It is a little-known fact that 'broker' is a legally protected word. Under the 1977 Insurance Brokers Registration Act, only those individuals who have paid their pounds 60 application fee can use the description.

The Insurance Brokers Registration Council (IBRC) guards the term like a dog with a delicious bone.

You might think it was a label that conferred status, pride and wealth on those who wore it.

'It should only be used - legally and morally - by people registered with us,' says the IBRC.

Companies as well as individuals can be registered (at a cost of pounds 250). So companies cannot include the word broker in their names unless they have paid up.

As well as registered brokers, there may be tied agents and non-registered people calling themselves brokers, all selling insurance. But what else should the interlopers call themselves? The English language is not so easily hijacked. There is no other handy description of someone who sells insurance.

The term 'intermediary' suggested by the British Insurance and Investment Brokers Association (Biiba) does not trip lightly off the tongue or look good over the shop front.

Yellow Pages has been accepting listings under the 'Insurance Brokers' heading willy-nilly. But it is not the IBRC that has been steaming; it is Biiba, the trade body, that is on the warpath.

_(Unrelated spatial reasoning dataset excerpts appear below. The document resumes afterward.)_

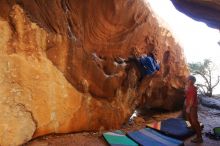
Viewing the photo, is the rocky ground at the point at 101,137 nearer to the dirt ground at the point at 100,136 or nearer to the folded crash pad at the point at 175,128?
the dirt ground at the point at 100,136

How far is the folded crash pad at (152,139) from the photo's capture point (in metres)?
6.16

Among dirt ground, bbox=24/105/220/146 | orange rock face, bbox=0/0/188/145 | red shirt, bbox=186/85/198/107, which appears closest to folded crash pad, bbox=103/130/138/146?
dirt ground, bbox=24/105/220/146

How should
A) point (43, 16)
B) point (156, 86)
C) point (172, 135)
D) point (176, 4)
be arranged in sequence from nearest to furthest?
point (43, 16)
point (176, 4)
point (172, 135)
point (156, 86)

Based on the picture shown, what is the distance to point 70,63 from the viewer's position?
5.92m

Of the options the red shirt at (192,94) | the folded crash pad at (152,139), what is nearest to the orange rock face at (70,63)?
the folded crash pad at (152,139)

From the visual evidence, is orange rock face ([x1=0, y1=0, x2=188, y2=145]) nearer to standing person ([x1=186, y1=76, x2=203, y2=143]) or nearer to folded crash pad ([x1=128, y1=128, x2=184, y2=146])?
folded crash pad ([x1=128, y1=128, x2=184, y2=146])

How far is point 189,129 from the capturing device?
7.43 meters

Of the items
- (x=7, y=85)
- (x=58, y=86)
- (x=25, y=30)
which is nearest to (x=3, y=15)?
(x=25, y=30)

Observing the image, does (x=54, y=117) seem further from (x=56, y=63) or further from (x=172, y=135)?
(x=172, y=135)

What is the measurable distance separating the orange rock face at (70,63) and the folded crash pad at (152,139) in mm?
817

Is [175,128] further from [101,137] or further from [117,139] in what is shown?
[101,137]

It is particularly sensitive since a Which? report last month said most advice from brokers was 'truly abysmal'. Of 82 brokers selected from Yellow Pages, 53 recommended clearly inappropriate insurance policies, but 11 of them were not entitled to call themselves brokers.

Instead of worrying about the 42 registered brokers that were giving poor advice, Biiba has turned its fury on Yellow Pages for misleading the public by allowing the unregistered to be listed under 'Insurance Brokers'.

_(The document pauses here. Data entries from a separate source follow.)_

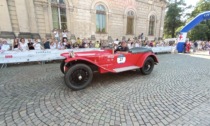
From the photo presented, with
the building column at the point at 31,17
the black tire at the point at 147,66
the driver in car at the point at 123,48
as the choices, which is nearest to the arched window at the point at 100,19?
the building column at the point at 31,17

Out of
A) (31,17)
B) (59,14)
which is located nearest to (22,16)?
(31,17)

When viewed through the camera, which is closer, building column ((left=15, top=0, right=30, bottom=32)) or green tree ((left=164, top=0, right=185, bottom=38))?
building column ((left=15, top=0, right=30, bottom=32))

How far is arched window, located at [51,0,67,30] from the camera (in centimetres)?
1080

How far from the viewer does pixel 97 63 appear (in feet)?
13.0

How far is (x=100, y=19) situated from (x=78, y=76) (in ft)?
36.9

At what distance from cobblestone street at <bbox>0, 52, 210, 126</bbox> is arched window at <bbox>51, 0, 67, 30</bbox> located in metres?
8.39

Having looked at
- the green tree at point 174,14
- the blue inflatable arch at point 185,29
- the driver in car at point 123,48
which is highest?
the green tree at point 174,14

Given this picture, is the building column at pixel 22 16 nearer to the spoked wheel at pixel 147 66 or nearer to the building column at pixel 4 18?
the building column at pixel 4 18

The IBRC is content to settle for checking the listings after publication and then sorting things out, but Biiba wants pre-publication vetting.

An IBRC-registered broker has to stick with its code, which says, for instance, that quotations have to be honoured. And real brokers' clients can always turn to the IBRC compensation scheme.

But until real brokers provide real quality service, the term broker is hardly worth defending with such a huge expenditure of energy.

It would be better spent raising standards.

IF YOU THINK there is an ombudsman to complain to about every corner of your financial life, you are wrong.

There is one for banking, building societies, insurance, and even the large estate agents. The Investment Referee has his patch, the Inland Revenue and National Savings have adjudicators, and there is the grand-daddy of them all who deals with government foul-ups. But with friendly societies you draw a blank. Each society will have its own procedures. Homeowners, for instance, turn to a single arbitrator or can have the matter referred to the County Court. That sounds much less comforting than an industry-wide scheme.

It is about time the friendly societies joined the ombudsman club.

THE GOVERNMENT has abandoned its plans to raise the retirement age for women to 65.

The idea took shape when it expected to be forced to equalise National Insurance contributions and thought that equalising the state pension was a natural consequence. But the DSS unexpectedly won the case in the European Court launched by a man who objected to having to pay NI contributions for five years longer than a woman.

So there is nothing coming from Europe to force the Government into equalising state pension ages.

Pensions expert Bryn Davies has written a paper, Better Pensions for All, to be published this week. He calls for a minimum income in retirement as a right based on solidarity between generations. He says it is the older generation of women, with the poorest pension prospects, who would have suffered most from equalisation.

The Government was never going to win any friends by raising women's retirement age. The revenue-neutral move would have been retirement for all at 63 or 64. That would still annoy women and would not be enough to bring whoops of joy from men.

So expect to see this initiative quietly shelved.